» TASK MATERIAL:
[start]

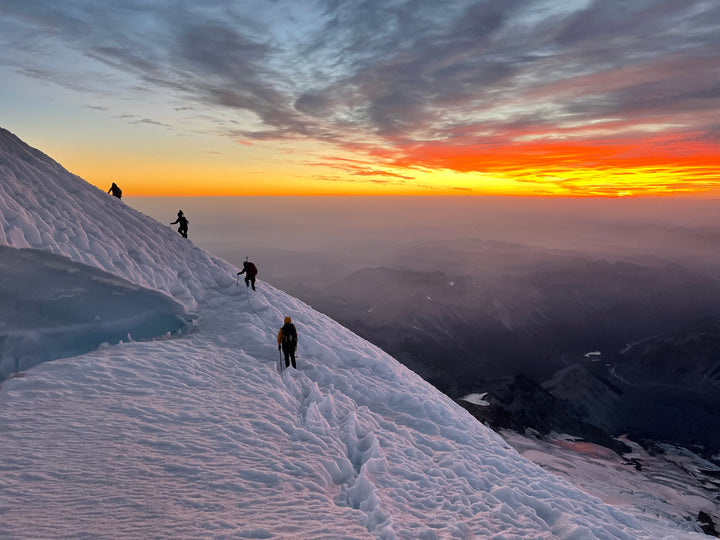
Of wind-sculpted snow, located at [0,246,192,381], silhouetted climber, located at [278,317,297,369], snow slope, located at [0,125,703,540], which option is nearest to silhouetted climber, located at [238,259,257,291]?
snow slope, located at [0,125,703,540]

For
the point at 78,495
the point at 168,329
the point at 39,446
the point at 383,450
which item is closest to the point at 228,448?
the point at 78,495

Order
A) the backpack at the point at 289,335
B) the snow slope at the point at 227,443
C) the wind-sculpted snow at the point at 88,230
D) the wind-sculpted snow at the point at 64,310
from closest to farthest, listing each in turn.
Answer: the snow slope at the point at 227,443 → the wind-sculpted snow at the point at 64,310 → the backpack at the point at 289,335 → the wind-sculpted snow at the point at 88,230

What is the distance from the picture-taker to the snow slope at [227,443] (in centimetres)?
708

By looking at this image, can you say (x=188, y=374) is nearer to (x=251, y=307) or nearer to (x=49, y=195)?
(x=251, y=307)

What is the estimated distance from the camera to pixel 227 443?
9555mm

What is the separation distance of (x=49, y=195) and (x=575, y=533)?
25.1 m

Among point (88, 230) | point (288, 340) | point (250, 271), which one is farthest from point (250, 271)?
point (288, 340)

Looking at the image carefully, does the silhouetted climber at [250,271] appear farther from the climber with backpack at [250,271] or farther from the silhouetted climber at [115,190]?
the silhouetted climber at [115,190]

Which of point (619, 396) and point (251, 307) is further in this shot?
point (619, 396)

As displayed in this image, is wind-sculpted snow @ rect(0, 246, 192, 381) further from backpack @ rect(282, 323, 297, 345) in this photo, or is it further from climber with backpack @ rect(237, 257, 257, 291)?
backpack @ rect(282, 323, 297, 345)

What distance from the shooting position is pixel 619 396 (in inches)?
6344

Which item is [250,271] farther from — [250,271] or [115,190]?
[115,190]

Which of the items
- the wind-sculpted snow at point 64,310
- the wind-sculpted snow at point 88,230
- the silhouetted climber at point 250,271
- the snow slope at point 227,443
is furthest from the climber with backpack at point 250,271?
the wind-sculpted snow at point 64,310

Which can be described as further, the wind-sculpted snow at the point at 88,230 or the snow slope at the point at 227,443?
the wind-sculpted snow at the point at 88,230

[end]
[start]

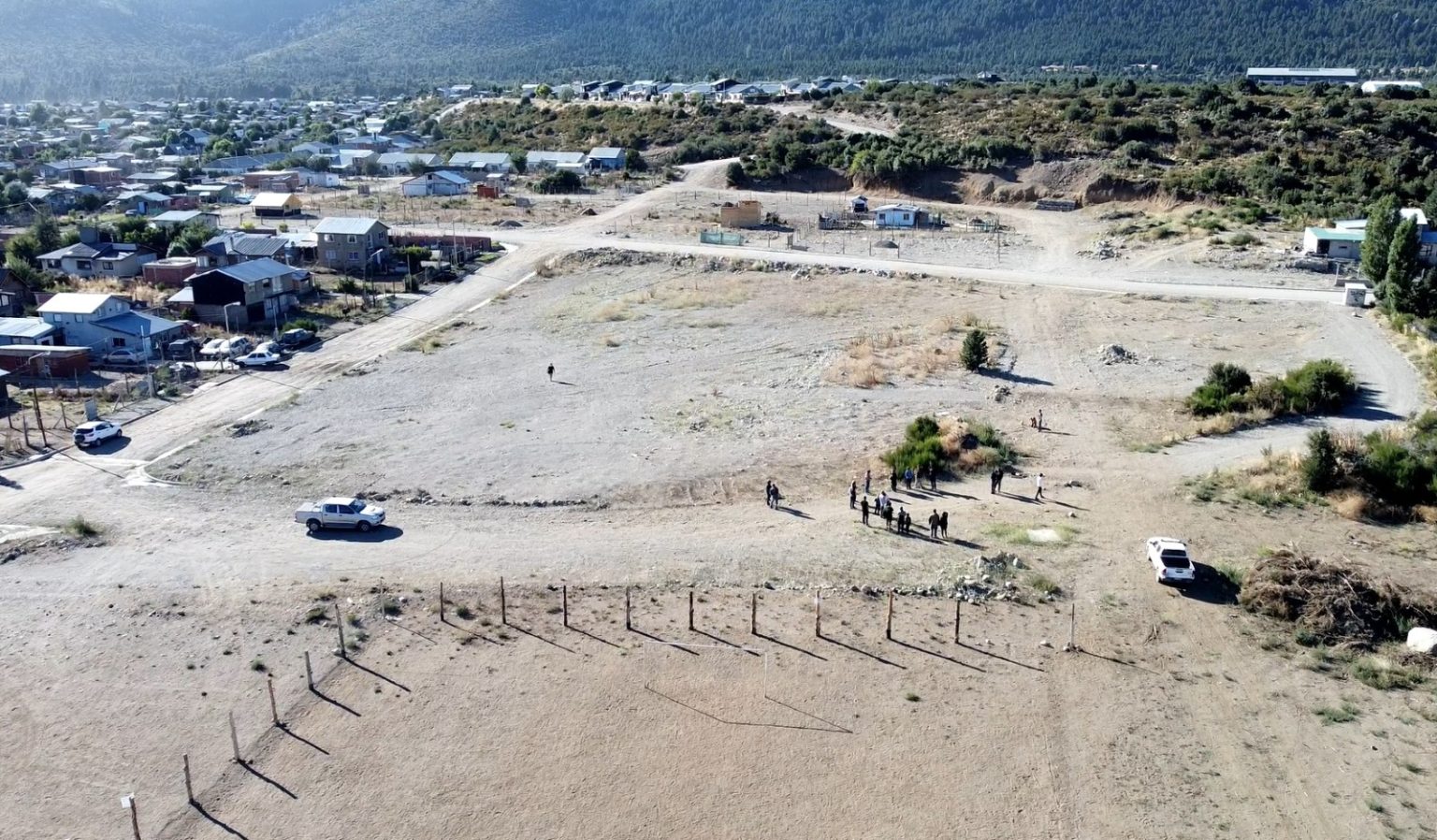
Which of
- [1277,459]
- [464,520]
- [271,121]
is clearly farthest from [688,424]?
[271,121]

[end]
[start]

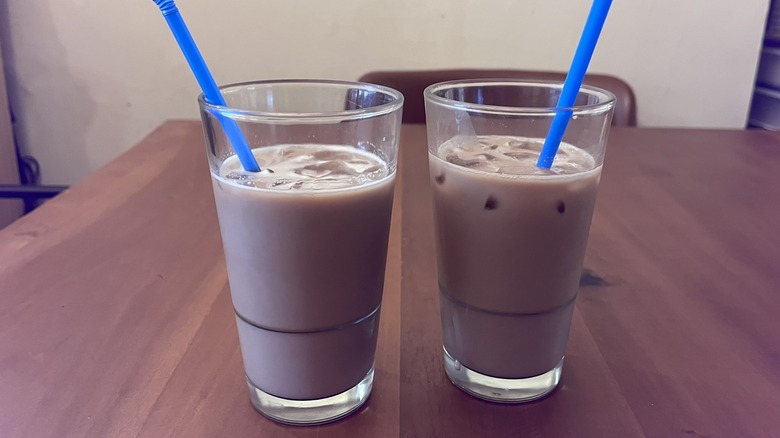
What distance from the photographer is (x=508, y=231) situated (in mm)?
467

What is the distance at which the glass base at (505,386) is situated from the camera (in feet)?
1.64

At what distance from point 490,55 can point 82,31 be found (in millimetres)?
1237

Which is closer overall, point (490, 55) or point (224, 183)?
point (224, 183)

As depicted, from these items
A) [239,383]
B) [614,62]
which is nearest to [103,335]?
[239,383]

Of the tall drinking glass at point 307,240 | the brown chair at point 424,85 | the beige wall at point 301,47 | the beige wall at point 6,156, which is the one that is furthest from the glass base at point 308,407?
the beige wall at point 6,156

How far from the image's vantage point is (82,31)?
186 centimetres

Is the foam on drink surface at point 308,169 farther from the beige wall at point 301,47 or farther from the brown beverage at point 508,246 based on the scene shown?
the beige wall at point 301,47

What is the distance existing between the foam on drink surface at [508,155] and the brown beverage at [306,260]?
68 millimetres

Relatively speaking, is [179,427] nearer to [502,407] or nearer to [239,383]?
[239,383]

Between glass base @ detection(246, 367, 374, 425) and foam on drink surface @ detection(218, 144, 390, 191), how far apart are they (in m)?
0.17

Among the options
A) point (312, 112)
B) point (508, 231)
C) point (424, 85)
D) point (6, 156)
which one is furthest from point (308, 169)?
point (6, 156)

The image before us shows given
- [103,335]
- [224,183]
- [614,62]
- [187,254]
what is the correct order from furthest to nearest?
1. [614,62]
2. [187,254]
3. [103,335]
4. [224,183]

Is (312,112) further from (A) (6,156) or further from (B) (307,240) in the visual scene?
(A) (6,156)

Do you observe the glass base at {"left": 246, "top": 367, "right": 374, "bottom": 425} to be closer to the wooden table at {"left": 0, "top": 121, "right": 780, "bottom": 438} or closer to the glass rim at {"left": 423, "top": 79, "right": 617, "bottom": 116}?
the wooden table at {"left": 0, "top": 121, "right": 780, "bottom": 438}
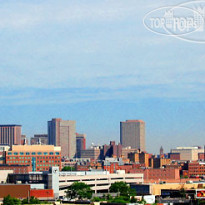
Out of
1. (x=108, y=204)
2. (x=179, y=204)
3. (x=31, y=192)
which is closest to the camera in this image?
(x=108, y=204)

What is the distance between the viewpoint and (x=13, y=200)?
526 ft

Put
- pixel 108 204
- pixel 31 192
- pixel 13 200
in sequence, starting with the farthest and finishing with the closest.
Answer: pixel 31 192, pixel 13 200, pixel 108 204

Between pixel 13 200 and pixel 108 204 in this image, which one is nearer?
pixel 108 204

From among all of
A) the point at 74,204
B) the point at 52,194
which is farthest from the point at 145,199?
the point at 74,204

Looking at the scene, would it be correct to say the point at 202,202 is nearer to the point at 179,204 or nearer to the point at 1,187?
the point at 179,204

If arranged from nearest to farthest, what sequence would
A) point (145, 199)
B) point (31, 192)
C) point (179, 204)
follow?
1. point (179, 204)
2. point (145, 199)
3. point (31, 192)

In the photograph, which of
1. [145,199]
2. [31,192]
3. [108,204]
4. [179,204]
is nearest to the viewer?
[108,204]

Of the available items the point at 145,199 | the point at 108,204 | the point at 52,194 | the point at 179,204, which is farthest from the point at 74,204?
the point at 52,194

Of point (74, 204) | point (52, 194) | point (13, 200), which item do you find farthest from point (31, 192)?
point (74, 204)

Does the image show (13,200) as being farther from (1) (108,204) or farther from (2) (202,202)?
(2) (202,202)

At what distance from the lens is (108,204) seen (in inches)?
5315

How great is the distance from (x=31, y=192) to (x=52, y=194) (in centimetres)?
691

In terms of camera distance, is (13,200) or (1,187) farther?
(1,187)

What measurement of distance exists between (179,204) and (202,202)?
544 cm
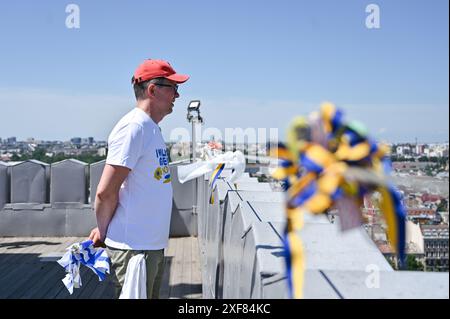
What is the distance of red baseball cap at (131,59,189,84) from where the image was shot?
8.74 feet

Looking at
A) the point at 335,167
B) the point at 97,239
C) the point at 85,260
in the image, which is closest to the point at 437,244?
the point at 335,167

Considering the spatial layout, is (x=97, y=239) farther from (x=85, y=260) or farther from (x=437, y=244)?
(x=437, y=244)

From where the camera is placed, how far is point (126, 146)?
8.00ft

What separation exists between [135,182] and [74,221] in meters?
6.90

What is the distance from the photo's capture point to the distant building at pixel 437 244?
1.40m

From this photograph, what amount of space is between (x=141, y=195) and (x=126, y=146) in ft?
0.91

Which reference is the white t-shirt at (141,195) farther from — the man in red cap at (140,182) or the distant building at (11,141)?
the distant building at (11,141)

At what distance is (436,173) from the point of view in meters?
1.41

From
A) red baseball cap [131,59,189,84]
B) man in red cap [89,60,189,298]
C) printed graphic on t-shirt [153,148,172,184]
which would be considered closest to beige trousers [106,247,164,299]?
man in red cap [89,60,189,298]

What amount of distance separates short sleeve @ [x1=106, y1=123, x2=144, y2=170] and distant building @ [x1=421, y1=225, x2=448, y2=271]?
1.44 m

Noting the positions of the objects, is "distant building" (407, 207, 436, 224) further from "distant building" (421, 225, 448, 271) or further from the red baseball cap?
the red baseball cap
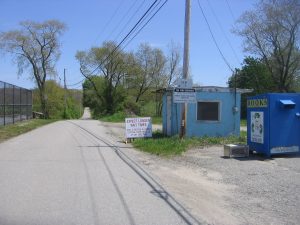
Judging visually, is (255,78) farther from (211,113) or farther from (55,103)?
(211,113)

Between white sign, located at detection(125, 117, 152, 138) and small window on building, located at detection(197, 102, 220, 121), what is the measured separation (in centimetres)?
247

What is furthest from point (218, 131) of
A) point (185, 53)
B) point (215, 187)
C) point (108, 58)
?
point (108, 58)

[end]

» AIM OF THE TASK: Can you arrange everything above, from the line containing "Which is closer" down to the line containing "186 centimetres", as a numbered list with the blank lines left out?

» RESPONSE FOR THIS EXERCISE:
1. Which is closer overall, point (490, 55) or point (224, 183)?
2. point (224, 183)
3. As depicted, from these items
4. A) [239,383]
5. B) [614,62]
6. which is nearest to [103,335]?
7. [239,383]
8. Of the tall drinking glass at point 307,240 | the brown chair at point 424,85 | the beige wall at point 301,47 | the beige wall at point 6,156, which is the one that is furthest from the glass base at point 308,407?
9. the beige wall at point 6,156
10. How far from the image's vantage point is (82,31)?
11. 186 centimetres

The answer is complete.